If `alpha, beta , gamma` are the zeros of the polynomial `x^(3)-6x^(2)-x+30` then the value of `(alpha beta+beta gamma+gamma alpha)` is

To find the value of \( \alpha \beta + \beta \gamma + \gamma \alpha \) for the polynomial \( x^3 - 6x^2 - x + 30 \), we can use Vieta's formulas, which relate the coefficients of a polynomial to sums and products of its roots. ### Step-by-Step Solution: 1. **Identify the coefficients of the polynomial:** The given polynomial is \( x^3 - 6x^2 - x + 30 \).
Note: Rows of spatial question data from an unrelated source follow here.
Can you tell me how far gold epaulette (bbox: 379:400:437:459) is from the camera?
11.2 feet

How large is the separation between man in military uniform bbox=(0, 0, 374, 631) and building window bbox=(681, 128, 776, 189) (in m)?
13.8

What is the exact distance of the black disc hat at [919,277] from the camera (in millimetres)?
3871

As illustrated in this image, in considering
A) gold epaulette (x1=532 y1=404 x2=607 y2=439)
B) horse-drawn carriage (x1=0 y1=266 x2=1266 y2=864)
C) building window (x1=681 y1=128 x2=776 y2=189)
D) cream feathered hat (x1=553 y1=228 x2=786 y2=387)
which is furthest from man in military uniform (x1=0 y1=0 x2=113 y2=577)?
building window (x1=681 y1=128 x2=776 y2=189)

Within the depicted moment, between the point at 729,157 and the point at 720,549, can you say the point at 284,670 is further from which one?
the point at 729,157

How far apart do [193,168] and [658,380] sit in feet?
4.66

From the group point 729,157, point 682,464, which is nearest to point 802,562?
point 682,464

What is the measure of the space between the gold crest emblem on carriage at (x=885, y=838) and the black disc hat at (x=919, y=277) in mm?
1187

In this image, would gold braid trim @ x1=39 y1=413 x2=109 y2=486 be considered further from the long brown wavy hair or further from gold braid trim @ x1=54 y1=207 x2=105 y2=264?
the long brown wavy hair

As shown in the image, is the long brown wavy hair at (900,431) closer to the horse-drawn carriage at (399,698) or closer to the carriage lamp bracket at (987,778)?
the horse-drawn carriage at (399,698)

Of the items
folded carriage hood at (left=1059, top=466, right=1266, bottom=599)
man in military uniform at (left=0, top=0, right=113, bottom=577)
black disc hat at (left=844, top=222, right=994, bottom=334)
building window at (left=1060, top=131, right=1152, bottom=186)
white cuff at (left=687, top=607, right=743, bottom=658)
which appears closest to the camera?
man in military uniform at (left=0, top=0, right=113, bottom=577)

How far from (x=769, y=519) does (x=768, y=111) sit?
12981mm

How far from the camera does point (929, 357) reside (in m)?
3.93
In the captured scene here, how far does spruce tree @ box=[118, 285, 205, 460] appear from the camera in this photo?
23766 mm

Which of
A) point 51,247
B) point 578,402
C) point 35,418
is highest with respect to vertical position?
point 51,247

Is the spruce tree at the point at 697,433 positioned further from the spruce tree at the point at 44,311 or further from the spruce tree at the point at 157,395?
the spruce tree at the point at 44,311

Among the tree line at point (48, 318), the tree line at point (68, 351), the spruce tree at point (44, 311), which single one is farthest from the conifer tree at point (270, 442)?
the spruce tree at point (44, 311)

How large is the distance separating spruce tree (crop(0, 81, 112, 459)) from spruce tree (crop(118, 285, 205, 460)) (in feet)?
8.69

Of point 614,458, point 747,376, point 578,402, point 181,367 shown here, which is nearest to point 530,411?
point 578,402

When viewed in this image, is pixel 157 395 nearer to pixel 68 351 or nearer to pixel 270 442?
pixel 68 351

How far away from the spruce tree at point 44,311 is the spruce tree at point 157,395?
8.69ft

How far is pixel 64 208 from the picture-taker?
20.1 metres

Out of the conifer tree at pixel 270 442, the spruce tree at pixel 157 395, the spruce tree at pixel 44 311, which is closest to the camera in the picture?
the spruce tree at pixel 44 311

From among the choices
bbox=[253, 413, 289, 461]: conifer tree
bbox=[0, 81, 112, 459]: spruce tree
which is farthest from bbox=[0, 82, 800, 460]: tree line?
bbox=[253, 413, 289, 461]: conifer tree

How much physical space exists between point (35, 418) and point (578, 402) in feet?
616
We can identify the coefficients as follows: - Coefficient of \( x^3 \) (let's call it \( a \)): \( 1 \) - Coefficient of \( x^2 \) (let's call it \( b \)): \( -6 \) - Coefficient of \( x \) (let's call it \( c \)): \( -1 \) - Constant term (let's call it \( d \)): \( 30 \) 2. **Apply Vieta's Formulas:** According to Vieta's formulas for a cubic polynomial \( ax^3 + bx^2 + cx + d = 0 \): - The sum of the roots \( \alpha + \beta + \gamma = -\frac{b}{a} = -\frac{-6}{1} = 6 \) - The sum of the products of the roots taken two at a time \( \alpha \beta + \beta \gamma + \gamma \alpha = \frac{c}{a} = \frac{-1}{1} = -1 \) - The product of the roots \( \alpha \beta \gamma = -\frac{d}{a} = -\frac{30}{1} = -30 \) 3. **Conclusion:** Thus, the value of \( \alpha \beta + \beta \gamma + \gamma \alpha \) is \( -1 \). ### Final Answer: The value of \( \alpha \beta + \beta \gamma + \gamma \alpha \) is \( -1 \).